Boris Johnson has set out his stall on Brexit and it’s bad news for moderate Tories.
Speaking at a conference in Switzerland shortly after May’s resignation, he said that “a new leader will have the opportunity to do things differently and have the momentum of a new administration. We will leave the EU on October 31, deal or no deal. The way to get a good deal is to prepare for a no deal.”
His words suggest that should he succeed May, he’ll go back to the European Union and try to renegotiate the deal, but that if he fails to get a satisfactory outcome, he won’t seek another extension and instead press ahead with a no deal Brexit.
It’s a challenge to the group of 60 or so moderate One Nation Conservatives – led by Amber Rudd and Damian Green – who’ve taken it upon themselves to prevent no deal.
Many of them are resigned to the prospect of Johnson becoming prime minister. Particularly in the event of a run-off between the two frontliners, Johnson and Dominic Raab, they’re expected to back Johnson as he’s seen as likelier to compromise than Raab, who is a hardliner. In Johnson they see potential for liberalism and modernisation, dating back to his days as mayor of London.

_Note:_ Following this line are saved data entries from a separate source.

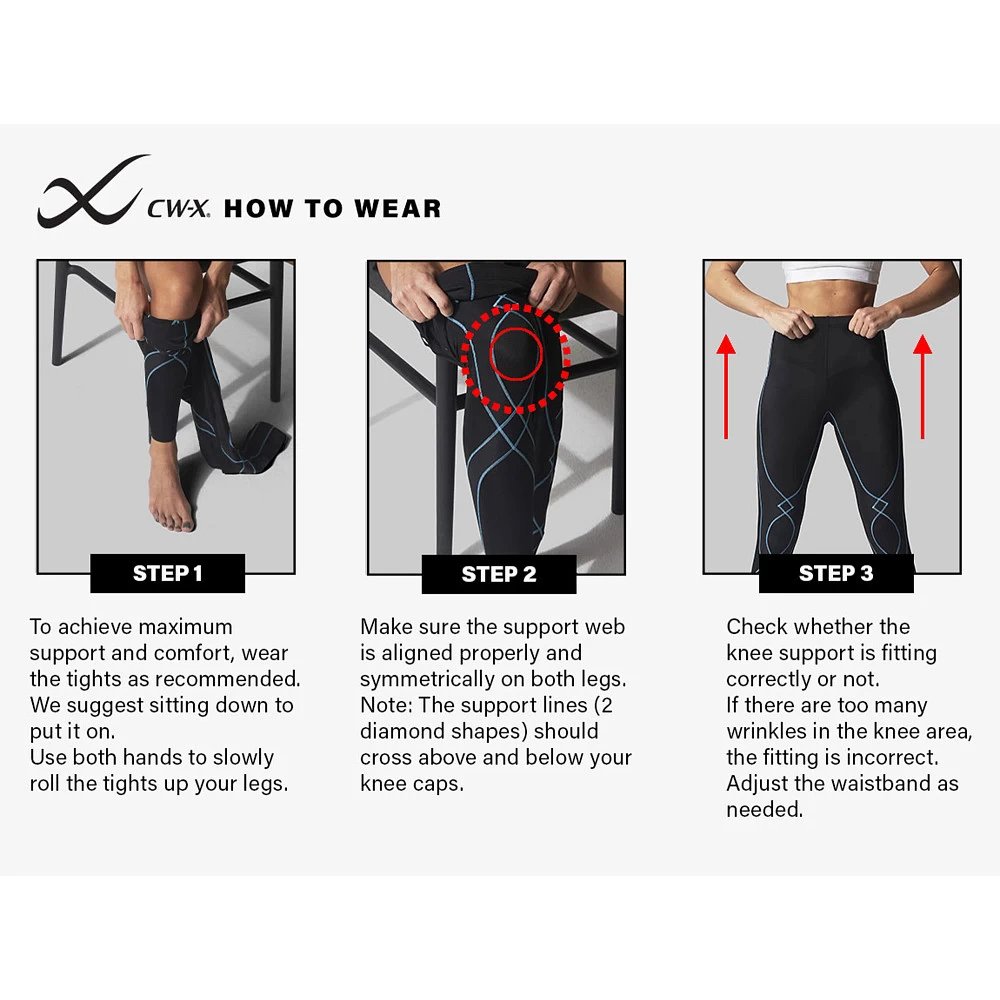 CW-X HOW TO WEAR

STEP 1

To achieve maximum support and comfort, wear the tights as recommended. We suggest sitting down to put it on.
Use both hands to slowly roll the tights up your legs.

STEP 2

Make sure the support web is aligned properly and symmetrically on both legs.
Note: The support lines (2 diamond shapes) should cross above and below your knee caps.

STEP 3

Check whether the knee support is fitting correctly or not.
If there are too many wrinkles in the knee area, the fitting is incorrect. Adjust the waistband as needed.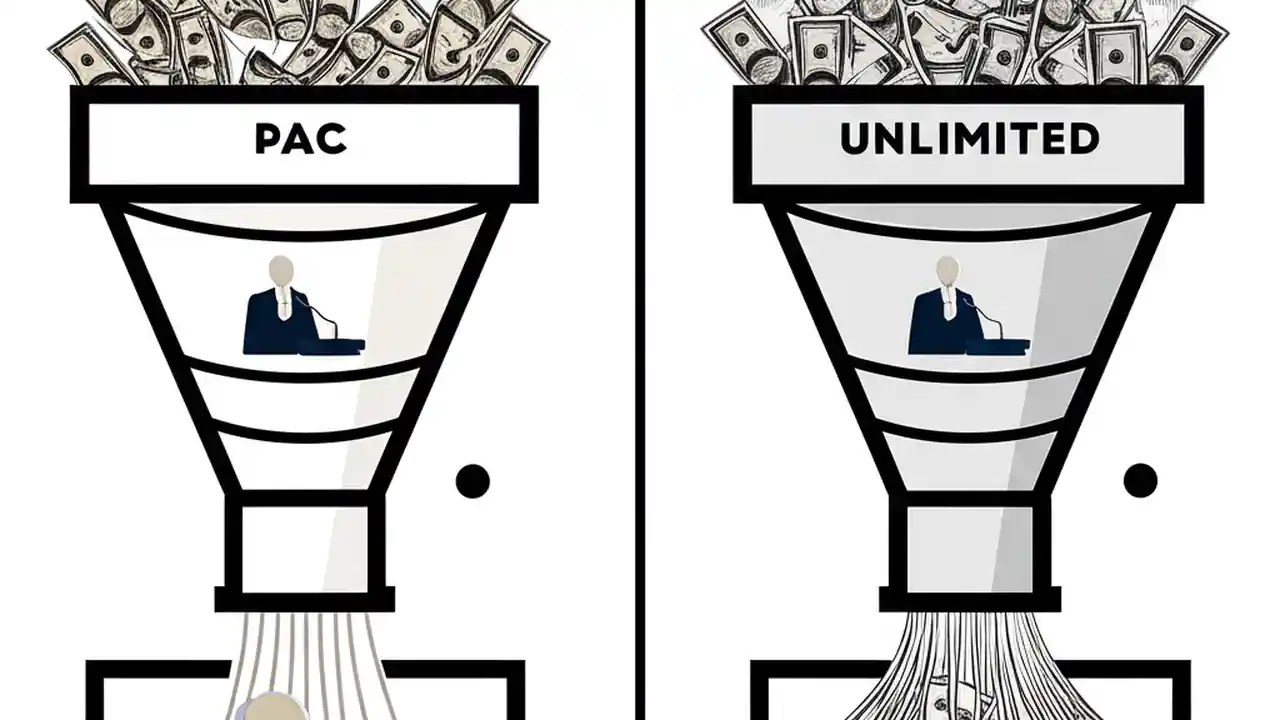 PAC

UNLIMITED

For his part, Johnson has opened his arms to the One Nation group, tweeting that he shared all their principles and beliefs: “One Nation values have never been more important.” Prominent moderates were hopeful of trading their support for senior cabinet jobs and a Brexit compromise.
But now, Johnson’s made it clear that he has no qualms about pursuing a no-deal Brexit – a position that will no doubt make him yet more popular with the party membership. It’s effectively a challenge to One Nation Tories: “stop me if you can”.